It was supposed to be about forty-eight hours from the point where their process was interrupted, even following the most rushed version of the plan, and instead it's been, oh, eighteen or so. All the mages Gated away from the staging-area just over an hour ago and they're completely out of contact, and–

–and it's starting to feel like maybe they've lost. But she'll sit here anyway, with Maitimo who is currently unconscious, sit here and watch him and wait. 

She's tempted to kill him if she gets conclusive evidence they've lost, even though Telumë definitely didn't give her permission for that and it's not like it'll make much difference in the end, even if Mandos somehow escapes. But she's not sure she could actually bring herself to do it. She's never killed anyone before. 

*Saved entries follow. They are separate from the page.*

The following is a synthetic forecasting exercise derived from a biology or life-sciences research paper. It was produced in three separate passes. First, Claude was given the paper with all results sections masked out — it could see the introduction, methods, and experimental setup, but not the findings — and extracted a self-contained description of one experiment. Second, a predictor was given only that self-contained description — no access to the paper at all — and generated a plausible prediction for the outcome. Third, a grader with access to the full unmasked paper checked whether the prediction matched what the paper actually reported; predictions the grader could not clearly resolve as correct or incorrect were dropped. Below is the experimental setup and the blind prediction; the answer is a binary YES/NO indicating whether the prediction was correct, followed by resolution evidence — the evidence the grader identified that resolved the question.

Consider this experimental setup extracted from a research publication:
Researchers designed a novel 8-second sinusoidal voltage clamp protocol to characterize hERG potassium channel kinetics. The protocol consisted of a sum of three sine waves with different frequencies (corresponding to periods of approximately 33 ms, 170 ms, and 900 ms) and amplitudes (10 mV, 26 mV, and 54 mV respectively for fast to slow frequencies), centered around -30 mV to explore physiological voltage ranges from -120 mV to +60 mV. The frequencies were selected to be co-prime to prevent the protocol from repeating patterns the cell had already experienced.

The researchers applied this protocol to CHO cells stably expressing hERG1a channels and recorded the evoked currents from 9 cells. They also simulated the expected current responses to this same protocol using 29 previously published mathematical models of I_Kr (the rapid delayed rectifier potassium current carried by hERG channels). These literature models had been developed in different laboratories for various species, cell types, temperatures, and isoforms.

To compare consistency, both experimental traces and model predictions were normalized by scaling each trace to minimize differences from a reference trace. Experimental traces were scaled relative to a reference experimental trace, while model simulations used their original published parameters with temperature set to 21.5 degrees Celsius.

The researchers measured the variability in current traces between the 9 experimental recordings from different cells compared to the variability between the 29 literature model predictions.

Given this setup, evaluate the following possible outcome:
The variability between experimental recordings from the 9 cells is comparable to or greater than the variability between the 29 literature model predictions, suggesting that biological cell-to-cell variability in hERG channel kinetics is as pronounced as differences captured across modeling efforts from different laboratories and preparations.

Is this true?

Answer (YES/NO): NO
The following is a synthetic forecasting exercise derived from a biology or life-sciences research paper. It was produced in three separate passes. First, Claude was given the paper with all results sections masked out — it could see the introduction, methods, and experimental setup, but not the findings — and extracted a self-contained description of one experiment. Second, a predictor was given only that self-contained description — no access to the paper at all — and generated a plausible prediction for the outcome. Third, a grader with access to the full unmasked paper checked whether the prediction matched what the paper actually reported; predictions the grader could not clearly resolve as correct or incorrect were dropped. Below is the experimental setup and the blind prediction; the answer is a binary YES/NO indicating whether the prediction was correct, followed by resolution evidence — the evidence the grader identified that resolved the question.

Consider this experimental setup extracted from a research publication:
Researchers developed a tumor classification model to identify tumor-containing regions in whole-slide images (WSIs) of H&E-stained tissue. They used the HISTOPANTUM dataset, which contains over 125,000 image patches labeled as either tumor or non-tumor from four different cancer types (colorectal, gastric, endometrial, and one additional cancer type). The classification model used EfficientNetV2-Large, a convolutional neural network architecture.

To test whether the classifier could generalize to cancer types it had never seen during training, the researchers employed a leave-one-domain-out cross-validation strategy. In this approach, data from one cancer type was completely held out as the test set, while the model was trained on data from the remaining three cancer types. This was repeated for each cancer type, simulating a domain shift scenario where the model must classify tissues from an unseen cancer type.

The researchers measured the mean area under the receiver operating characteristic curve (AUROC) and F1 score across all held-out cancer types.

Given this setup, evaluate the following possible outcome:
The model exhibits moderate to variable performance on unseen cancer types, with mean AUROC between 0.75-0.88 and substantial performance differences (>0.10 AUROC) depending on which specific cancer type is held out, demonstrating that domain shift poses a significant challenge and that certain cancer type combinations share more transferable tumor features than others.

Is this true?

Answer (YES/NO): NO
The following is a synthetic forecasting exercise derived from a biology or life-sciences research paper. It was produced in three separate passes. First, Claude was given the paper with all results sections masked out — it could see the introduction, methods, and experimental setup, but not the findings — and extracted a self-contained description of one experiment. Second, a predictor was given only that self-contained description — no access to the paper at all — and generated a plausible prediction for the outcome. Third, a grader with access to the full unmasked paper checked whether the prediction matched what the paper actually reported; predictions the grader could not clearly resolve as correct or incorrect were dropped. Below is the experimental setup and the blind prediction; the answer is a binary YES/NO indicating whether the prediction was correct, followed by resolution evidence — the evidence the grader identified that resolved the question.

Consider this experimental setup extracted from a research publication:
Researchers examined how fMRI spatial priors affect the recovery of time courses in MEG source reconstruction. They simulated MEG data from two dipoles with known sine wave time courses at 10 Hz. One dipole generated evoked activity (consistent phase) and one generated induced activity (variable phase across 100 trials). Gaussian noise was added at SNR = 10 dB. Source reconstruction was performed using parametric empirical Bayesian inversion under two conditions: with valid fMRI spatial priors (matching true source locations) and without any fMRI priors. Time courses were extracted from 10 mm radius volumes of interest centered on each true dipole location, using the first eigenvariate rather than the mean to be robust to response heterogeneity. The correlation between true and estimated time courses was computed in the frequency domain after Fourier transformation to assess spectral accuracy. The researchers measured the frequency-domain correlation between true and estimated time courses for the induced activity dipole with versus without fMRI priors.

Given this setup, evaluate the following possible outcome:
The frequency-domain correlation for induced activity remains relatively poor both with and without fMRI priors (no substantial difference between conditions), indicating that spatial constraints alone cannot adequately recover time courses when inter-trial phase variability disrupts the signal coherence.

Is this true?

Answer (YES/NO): NO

She watches the oath in his mind; it shows up to her Sight as a hideous metal ladder-like thing that's been inserted right through the tapestry, so that nearly every thread is knotted to it. With the scaffolding she's added, it was a lot of work, carefully knotting all those same threads in exactly the same places to the metaphorical 'framing' underneath, trying to tie everything where it'll mostly-sort-of hold together even if the oath breaks. Which does mean he'll still be evil (if they win, she can hope...), but - substantially less broken, which hopefully would mean substantially more fixable. 

...

She's bored and so she's been adding a bit to the scaffolding, she might as well, and she's watching very closely and sees the exact moment that it breaks. It's messier than her best-case scenario but not as messy as she'd feared it might be; it sort of snaps, splinters, and then disintegrates, all inside of thirty seconds.

She lets out her breath. Allows herself a small, tight, satisfied smile. Good work, Telumë. She doesn't know where or how, but somehow they pulled it off. 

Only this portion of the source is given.